Describing / fitting a highly skewed distribution

curve fittingdata visualizationdistributions

I've got a data set of 84,529 entries, each entry referring to the number of times a particular entry is cited in a database. This set is extremely skewed, ranging from entries with 0 citations to one with over 45,000 citations alone. The median of the set is 16 citations, and it can be shown that a relatively small number of elements disproportionally account for the vast majority of citations. The data set is here and a log(x+1) histogram is shown below.

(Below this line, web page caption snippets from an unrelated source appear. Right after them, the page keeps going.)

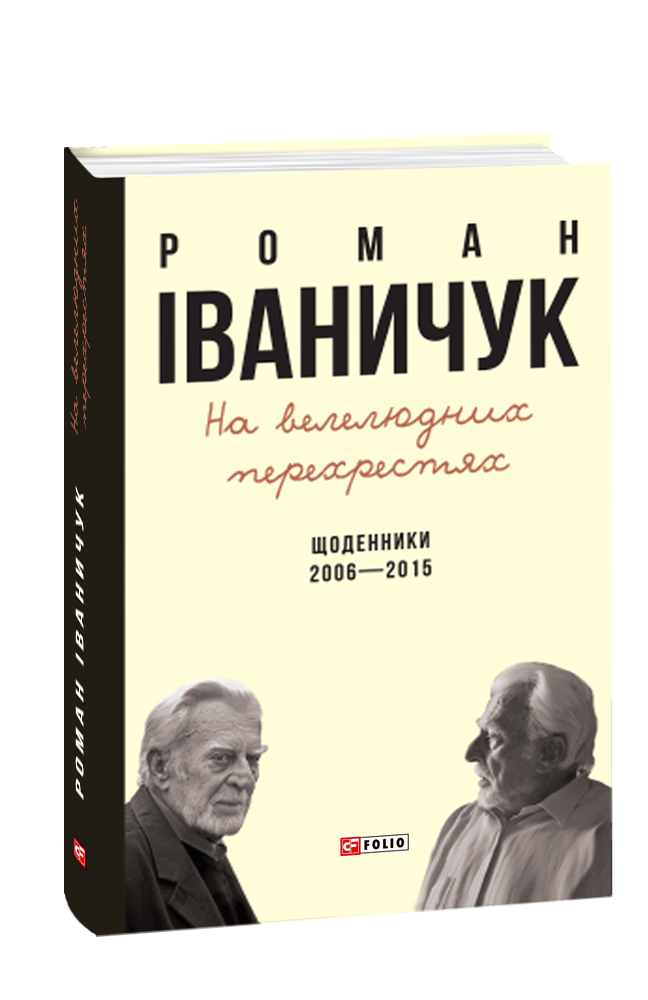 На велелюдних перехрестях. Щоденники. 2006—2015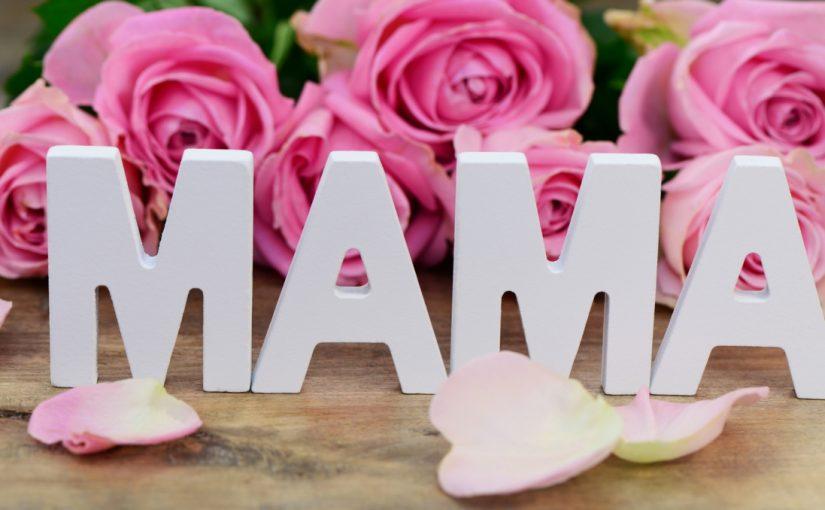 «МАМА, МИЛАЯ МОЯ» День матери. Сценарий, праздничного концерта, для наших любимых мам.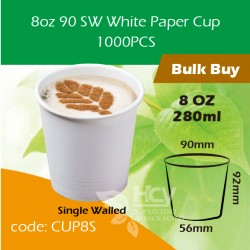 05-8oz 90 SW White Paper Cup 280ml单层杯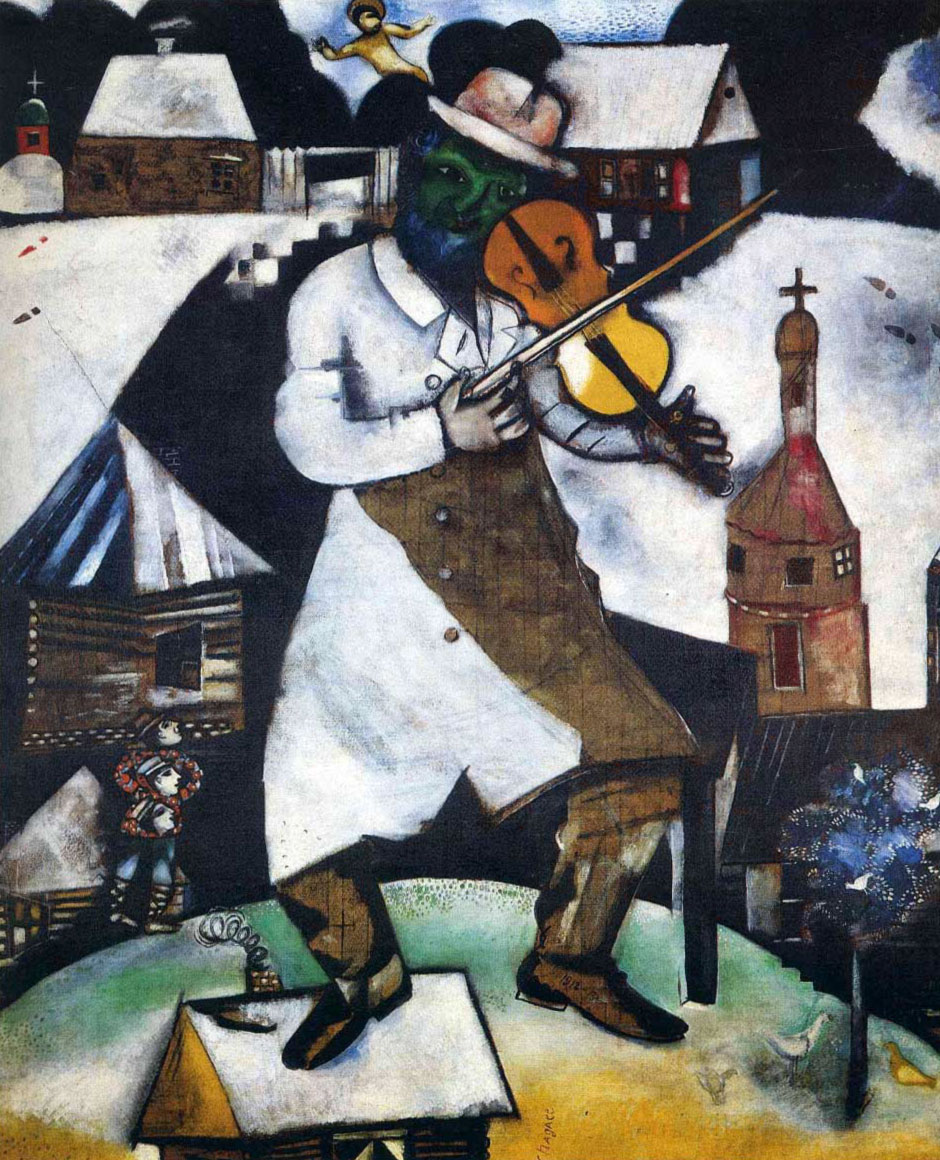Марк Шагал Скрипка 1912-1913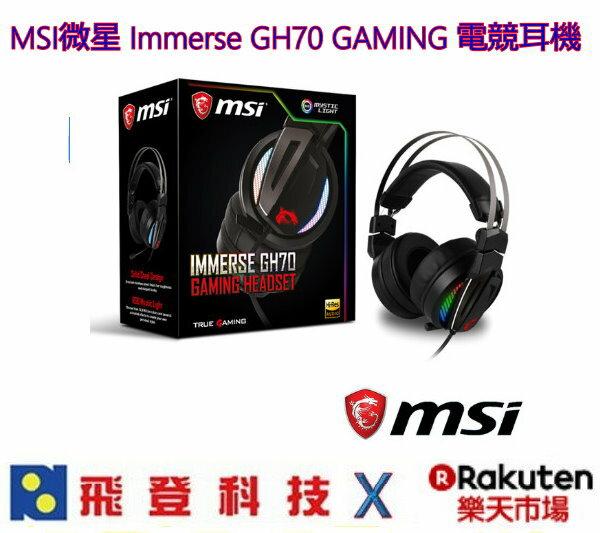 MSI微星ImmerseGH70GAMING頭罩式電競耳機虛擬7.1聲道多功能線控公司貨含稅開發票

My perhaps stupid question is whether there's a standard way to describe this particular distribution? Naively, I figured it might be a generalised pareto distribution given the dominance of a small number of terms, but toying with log-log plots didn't convince me of this but I don't know enough about them to assert anything confidently.

Best Answer

You should consider comparing distributions. One handy Python library to compare distributions to describing empirical data is the powerlaw library. It has a paper that explains how to use it:

import powerlaw
import pandas as pd 

data = pd.read_csv("sampledata.txt", header=None)

fit = powerlaw.Fit(data[0].values)

ax = fit.plot_ccdf(marker="o", ls="", ms=2, color="k")
fit.power_law.plot_ccdf(ax=ax, label="power law")
fit.truncated_power_law.plot_ccdf(ax=ax, label="truncated power law")
fit.lognormal.plot_ccdf(ax=ax, label="lognormal")
ax.legend()
ax.set_ylabel(r"$P(X\geq x)$")
ax.set_xlabel(r"$x$");

Related Solutions

Solved – What distribution would lead to this highly peaked and skewed density plot

It looks rather like an exponential distribution (assuming that the bit below 0 is an artifact of smoothing in the density estimation).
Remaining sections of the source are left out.